En parcourant un siècle d’histoire de guerres de l’Empire britannique, Benoît Rondeau signe un récit où l’on croise Churchill, Lawrence d’Arabie et Montgomery. Une grande fresque militaire.

Spécialiste d'histoire militaire et notamment de la Seconde Guerre mondiale, à laquelle il a consacré de nombreux ouvrages   , Benoît Rondeau nous livre aujourd’hui une histoire magistrale et pleine de souffle de L’Empire britannique en guerre, 1857-1947. Il élargit ainsi la thématique de son dernier livre consacré au Soldat britannique, vainqueur oublié de la Seconde Guerre mondiale   .

Au travers de trois parties et douze chapitres, Benoît Rondeau mène le lecteur dans les coulisses des armées impériales britanniques, variant la grande et la petite histoire, des rivalités entre les personnalités du haut commandement militaire, ainsi le cercle Ashanti et le cercle Indien, en passant par la planification stratégique et la logistique des campagnes (révolutionnées par l’invention de la conserve), mais aussi la coupe de cheveux et les tenues des soldats.

Un empire en guerre permanente

L’historien traverse ainsi neuf décennies d’histoire, précisant dès l’introduction que « pendant tout le règne de la reine Victoria (1837-1901), il ne s’est pas écoulé une année sans que les forces armées britanniques ne soient impliquées d’une façon ou d’une autre dans des opérations quelque part sur le globe »   . Benoît Rondeau choisit d’ailleurs comme borne amont la révolte des cipayes, une mutinerie des soldats indiens survenue en 1857, qui se solde par un transfert d’autorité entre l’East India Company et le gouvernement britannique, désormais représenté en Inde par un vice-roi.

Les deux décennies suivantes sont ainsi marquées par une succession de conflits aux confins de cet empire sur lequel le soleil ne se couche jamais : de la guerre de l’opium, en Chine, où l’amiral Seymour coule 70 jonques grâce à une flotte de navires à vapeur, aux multiples conflits en Afghanistan, terrain de confrontation avec la Russie tsariste, passés dans le langage courant sous le nom de Great Game. Les campagnes y sont difficiles, « sur un terrain accidenté, magnifique mais si propice à l’embuscade, le tout sous un climat extrême, l’intense chaleur estivale succédant à la rigueur de l’hiver »   .

OBJECTIFS:
(a) Pour chaque affirmation ci-dessous, indiquez si elle concorde avec le texte sur l’Empire britannique en guerre. Répondez par oui ou non, puis citez les mots du texte qui tranchent. (i) Le livre de Benoît Rondeau couvre la période 1857-1947. (ii) L’amiral Seymour coule 70 jonques à l’aide d’une flotte de navires à voile. (iii) L’ouvrage se divise en quatre parties.
(b) Rédigez la suite du texte sur l’Empire britannique en guerre, à partir de sa dernière phrase.

MATÉRIEL FOURNI:
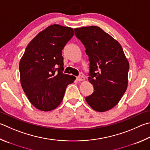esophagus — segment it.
<instances>
[{"label": "esophagus", "mask_w": 150, "mask_h": 150, "mask_svg": "<svg viewBox=\"0 0 150 150\" xmlns=\"http://www.w3.org/2000/svg\"><path fill=\"white\" fill-rule=\"evenodd\" d=\"M76 79H77L78 81H82L84 80V77L83 75H79V76H78V77H77Z\"/></svg>", "instance_id": "34e87169"}]
</instances>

LISTE DES RÉPONSES:
(a)
(i) Oui : « L’Empire britannique en guerre, 1857-1947 ».
(ii) Non : « grâce à une flotte de navires à vapeur ».
(iii) Non : « Au travers de trois parties et douze chapitres ».

(b)
L’Empire n’a jamais manqué d’imagination au cours des différentes guerres coloniales pour trouver prétexte à ses invasions, à l’exemple de la capture d’un botaniste de renom dans le Sikkim dans les années 1850 ou du refus de renvoyer un esclave qui avait subtilisé une pépite d’or en Gold Coast en 1862. Le Royaume-Uni intervient ainsi dans les guerres de Taranaki, dans le Pacifique au cours des années 1860, il combat des nationalistes irlandais au Canada dans les années 1870, mais aussi les expéditions punitives des Indiens et des Inuits, et intervient en Malaisie et aux Fidji en 1874.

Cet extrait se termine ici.